__Problem to work on__:
Update the items below by changing every "wooden dock edge" to "wooden pier edge" and keeping everything else the same, and leave the pictures out of your answer.

════════════════

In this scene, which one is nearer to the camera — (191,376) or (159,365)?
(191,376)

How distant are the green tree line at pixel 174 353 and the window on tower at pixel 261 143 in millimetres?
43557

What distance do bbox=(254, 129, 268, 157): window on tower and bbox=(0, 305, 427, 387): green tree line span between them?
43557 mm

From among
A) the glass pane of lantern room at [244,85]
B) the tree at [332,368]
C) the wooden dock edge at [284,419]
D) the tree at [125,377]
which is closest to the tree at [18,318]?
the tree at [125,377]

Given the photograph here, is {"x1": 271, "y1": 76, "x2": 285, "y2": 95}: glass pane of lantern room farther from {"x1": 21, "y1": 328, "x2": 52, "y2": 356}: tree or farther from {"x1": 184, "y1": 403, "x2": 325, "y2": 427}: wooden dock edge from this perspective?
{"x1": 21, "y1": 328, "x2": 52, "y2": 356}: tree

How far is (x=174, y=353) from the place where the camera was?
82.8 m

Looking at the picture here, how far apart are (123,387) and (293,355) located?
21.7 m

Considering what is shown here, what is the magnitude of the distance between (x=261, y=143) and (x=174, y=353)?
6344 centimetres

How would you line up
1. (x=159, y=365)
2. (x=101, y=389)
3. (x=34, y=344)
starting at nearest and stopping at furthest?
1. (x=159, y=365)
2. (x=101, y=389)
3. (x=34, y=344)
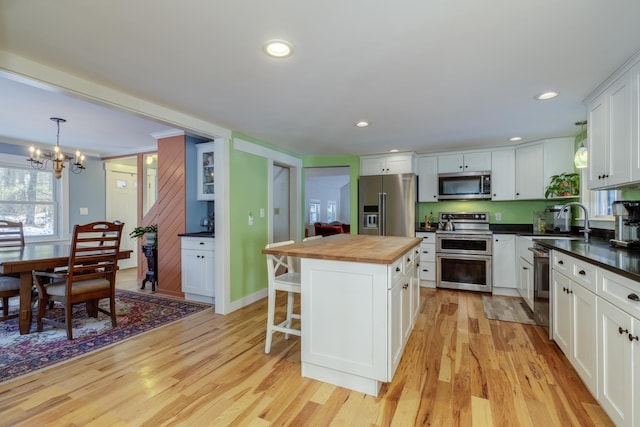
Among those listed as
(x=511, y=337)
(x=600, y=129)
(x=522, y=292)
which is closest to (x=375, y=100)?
(x=600, y=129)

════════════════

__Complete response__:
In this scene, which one is nearer to the camera — (191,376) or (159,365)?
(191,376)

How distant are the green tree line at pixel 174 353 and the window on tower at pixel 261 143 in millimetres?
43557

What distance do bbox=(254, 129, 268, 157): window on tower and bbox=(0, 305, 427, 387): green tree line span between them?
43557 mm

From among
A) the glass pane of lantern room at [244,85]
B) the tree at [332,368]
C) the wooden pier edge at [284,419]
D) the tree at [125,377]
which is closest to the tree at [18,318]?
the tree at [125,377]

Given the photograph here, is {"x1": 271, "y1": 76, "x2": 285, "y2": 95}: glass pane of lantern room farther from {"x1": 21, "y1": 328, "x2": 52, "y2": 356}: tree or farther from {"x1": 184, "y1": 403, "x2": 325, "y2": 427}: wooden pier edge from this perspective?
{"x1": 21, "y1": 328, "x2": 52, "y2": 356}: tree

How far is (x=174, y=353) from the place where the camera was?
82.8 m

Looking at the picture here, how far apart are (123,387) and (293,355) located?
21.7 m

Considering what is shown here, what is the magnitude of the distance between (x=261, y=143) and (x=174, y=353)?
6344 centimetres

How would you line up
1. (x=159, y=365)
2. (x=101, y=389)
3. (x=34, y=344)
starting at nearest and stopping at furthest?
1. (x=159, y=365)
2. (x=101, y=389)
3. (x=34, y=344)
Among those listed as
(x=511, y=337)
(x=600, y=129)
(x=522, y=292)
which is closest to (x=375, y=100)?
(x=600, y=129)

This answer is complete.